Association of HLA-DR with progressive systemic sclerosis in Japanese

Abstract

Objective: To clarify the contribution of HLA-DR genes to the susceptibility to progressive systemic sclerosis (PSS).

Methods: HLA-DR typing was carried out in 36 Japanese patients with PSS, 42 with systemic lupus erythematosus and 104 healthy subjects by polymerase chain reaction (PCR) method using specific primers and by PCR-SSCP (single-standard DNA conformation polymorphism) method.

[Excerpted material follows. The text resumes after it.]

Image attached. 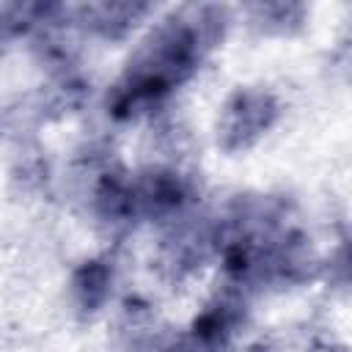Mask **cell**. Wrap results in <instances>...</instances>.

Results: A haplotype DRB1*1502-DRB5*0102 was significantly increased in PSS (50.0%, p < 0.00004, pc < 0.001), especially in antitopoisomerase I antibody (a-Scl-70) positive patients (62.5%, p < 0.00003, pc < 0.001) and PSS with diffuse scleroderma (75.0%, p < 0.00001, pc < 0.0001). In addition, DRB1*0802 was also increased in DRB1*1502 negative patients with a-Scl-70, (50.0%, p = 0.033, pc = not significant) and in DRB1*1502 negative patients with diffuse scleroderma (75.0%, p = 0.008, pc = not significant). Thus, 81.3% of a-Scl-70 positive patients, and 93.8% of patients with PSS with diffuse scleroderma showed either HLA-DRB1*1502 or 0802.

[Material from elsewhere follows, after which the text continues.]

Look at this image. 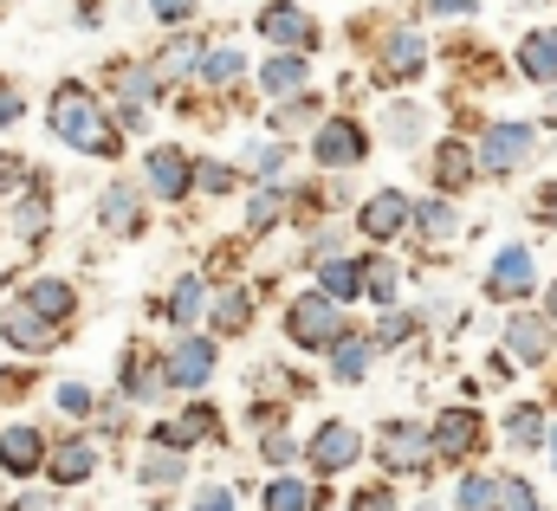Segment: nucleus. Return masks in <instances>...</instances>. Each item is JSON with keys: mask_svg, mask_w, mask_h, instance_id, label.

Conclusions: Our observations show the extreme difference of genetic background of a-Scl-70 positive PSS, with regard to HLA-DR, between Japanese and other ethnic groups including Caucasian and American black persons. The increase in DRB1*1502-DRB5*0102 haplotype supported the hypothesis of Reveille, et al that uncharged polar amino acid residue at position 30 of HLA-DQB1 allele was important for a-Scl-70 positive PSS because close association of the haplotype with DQB1*0601 was well established in Japanese; listed as a hypothetical candidate of PSS susceptible DQB1 allele. DRB1*0802 were also associated with hypothetical candidates of DQ alleles. Furthermore, the sharing of the particular amino acid sequence: valine38 and phenylalanine67-lysine68-glutamic acid69-asparic acid70-arginine71, by DRB5*0102, DRB1*0802 and DR11 (associated with Caucasian PSS) also suggests a contribution of the sequence in HLA-DR molecules to the pathogenesis of PSS according to the shared epitope hypothesis.